### REQUIRED TASK
Leave out the pictures and repeat every record exactly.

### DATASET
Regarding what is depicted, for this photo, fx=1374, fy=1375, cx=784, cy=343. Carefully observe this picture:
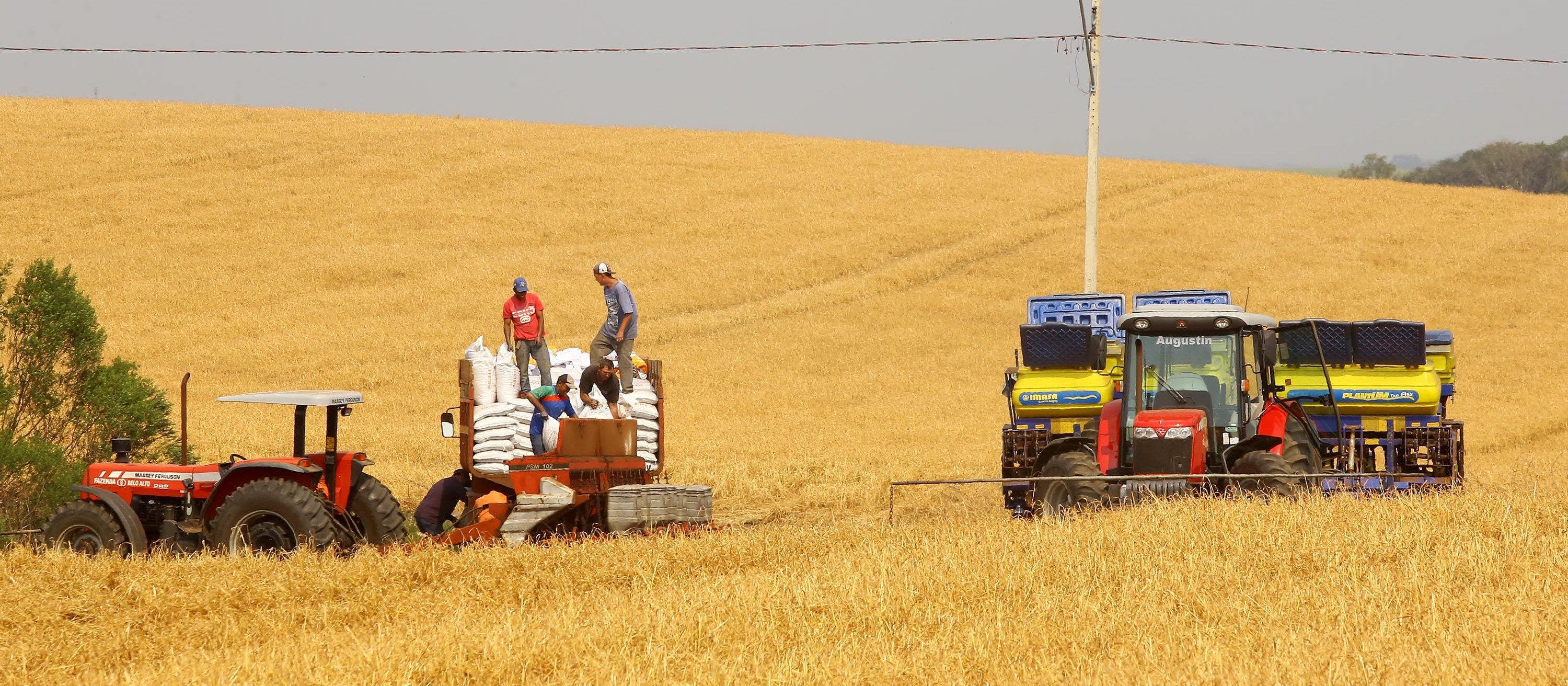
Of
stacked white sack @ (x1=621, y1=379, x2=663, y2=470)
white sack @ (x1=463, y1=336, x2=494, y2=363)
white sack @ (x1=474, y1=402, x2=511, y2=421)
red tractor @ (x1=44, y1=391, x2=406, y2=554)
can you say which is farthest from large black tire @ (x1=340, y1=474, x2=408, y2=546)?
stacked white sack @ (x1=621, y1=379, x2=663, y2=470)

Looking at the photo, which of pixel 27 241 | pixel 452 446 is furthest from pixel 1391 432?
pixel 27 241

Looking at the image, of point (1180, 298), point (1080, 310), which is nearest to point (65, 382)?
point (1080, 310)

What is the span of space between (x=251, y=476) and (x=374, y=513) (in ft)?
2.99

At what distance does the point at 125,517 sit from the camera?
9.67 meters

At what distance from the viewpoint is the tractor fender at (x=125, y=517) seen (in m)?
9.57

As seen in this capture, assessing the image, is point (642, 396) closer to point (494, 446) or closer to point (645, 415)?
point (645, 415)

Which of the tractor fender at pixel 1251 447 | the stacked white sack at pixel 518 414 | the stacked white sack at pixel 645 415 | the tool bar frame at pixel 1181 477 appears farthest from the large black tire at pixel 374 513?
the tractor fender at pixel 1251 447

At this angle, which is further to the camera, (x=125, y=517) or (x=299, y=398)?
(x=299, y=398)

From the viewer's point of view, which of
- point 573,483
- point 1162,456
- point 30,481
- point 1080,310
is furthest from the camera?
point 1080,310

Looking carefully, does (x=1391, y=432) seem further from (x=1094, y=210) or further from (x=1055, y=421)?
(x=1094, y=210)

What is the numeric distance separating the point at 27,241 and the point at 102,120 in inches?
674

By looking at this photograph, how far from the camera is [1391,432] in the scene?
13188mm

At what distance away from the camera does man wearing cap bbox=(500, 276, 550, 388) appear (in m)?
13.2

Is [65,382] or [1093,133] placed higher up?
[1093,133]
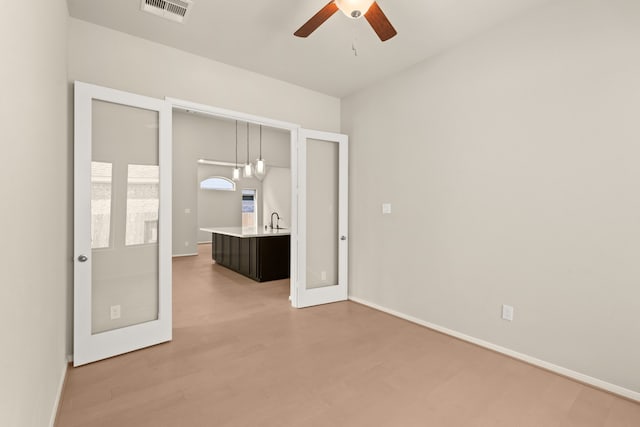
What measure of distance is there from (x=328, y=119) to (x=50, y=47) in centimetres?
324

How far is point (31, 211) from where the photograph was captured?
4.58 feet

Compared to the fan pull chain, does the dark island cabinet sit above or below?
below

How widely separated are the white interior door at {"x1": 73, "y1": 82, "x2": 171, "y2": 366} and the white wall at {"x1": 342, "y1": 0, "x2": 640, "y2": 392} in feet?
8.59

### WRITTEN RESPONSE
Regarding what is depicted, for this photo, fx=1374, fy=1375, cx=784, cy=343. Carefully observe this picture:
Of
stacked white sack @ (x1=621, y1=379, x2=663, y2=470)
white sack @ (x1=463, y1=336, x2=494, y2=363)
white sack @ (x1=474, y1=402, x2=511, y2=421)
red tractor @ (x1=44, y1=391, x2=406, y2=554)
can you say which is farthest from large black tire @ (x1=340, y1=474, x2=408, y2=546)?
stacked white sack @ (x1=621, y1=379, x2=663, y2=470)

Looking at the photo, which of pixel 27 241 | pixel 452 446 is furthest from pixel 1391 432?
pixel 27 241

Looking at the image, of point (1180, 298), point (1080, 310), which is nearest to point (65, 382)?
point (1080, 310)

What is the span of space between (x=251, y=476) and (x=374, y=513) (in ft)?
2.99

At what distance does the point at 125,517 sit from the camera?
9.67 meters

At what distance from the viewpoint is the tractor fender at (x=125, y=517) seen (in m)?
9.57

As seen in this capture, assessing the image, is point (642, 396) closer to point (494, 446) or closer to point (645, 415)?
point (645, 415)

Which of the tractor fender at pixel 1251 447 | the stacked white sack at pixel 518 414 | the stacked white sack at pixel 645 415 | the tool bar frame at pixel 1181 477 appears farthest from the large black tire at pixel 374 513?
the tractor fender at pixel 1251 447

At this angle, which is further to the camera, (x=125, y=517) or (x=299, y=398)?
(x=299, y=398)

From the viewer's point of view, which of
- point 573,483
- point 1162,456
- point 30,481
- point 1080,310
is furthest from the camera?
point 1080,310

Looking carefully, does (x=1391, y=432) seem further from (x=1094, y=210) or further from (x=1055, y=421)?
(x=1094, y=210)

What is the numeric distance separating the point at 27,241 and the point at 102,120 in inches?
674

By looking at this photograph, how far from the camera is [1391,432] in the scene?
13188mm

At what distance away from the camera does man wearing cap bbox=(500, 276, 550, 388) appear (in m)?
13.2

Is [65,382] or [1093,133] placed higher up?
[1093,133]
What measure of distance is there from (x=328, y=119) to (x=50, y=47) in centimetres?
324

How far is point (31, 211) from where the photograph was captured?
4.58 feet

Compared to the fan pull chain, does the dark island cabinet sit above or below?
below

How widely separated are the white interior door at {"x1": 73, "y1": 82, "x2": 171, "y2": 366} and the white wall at {"x1": 342, "y1": 0, "x2": 640, "y2": 392} in feet?
8.59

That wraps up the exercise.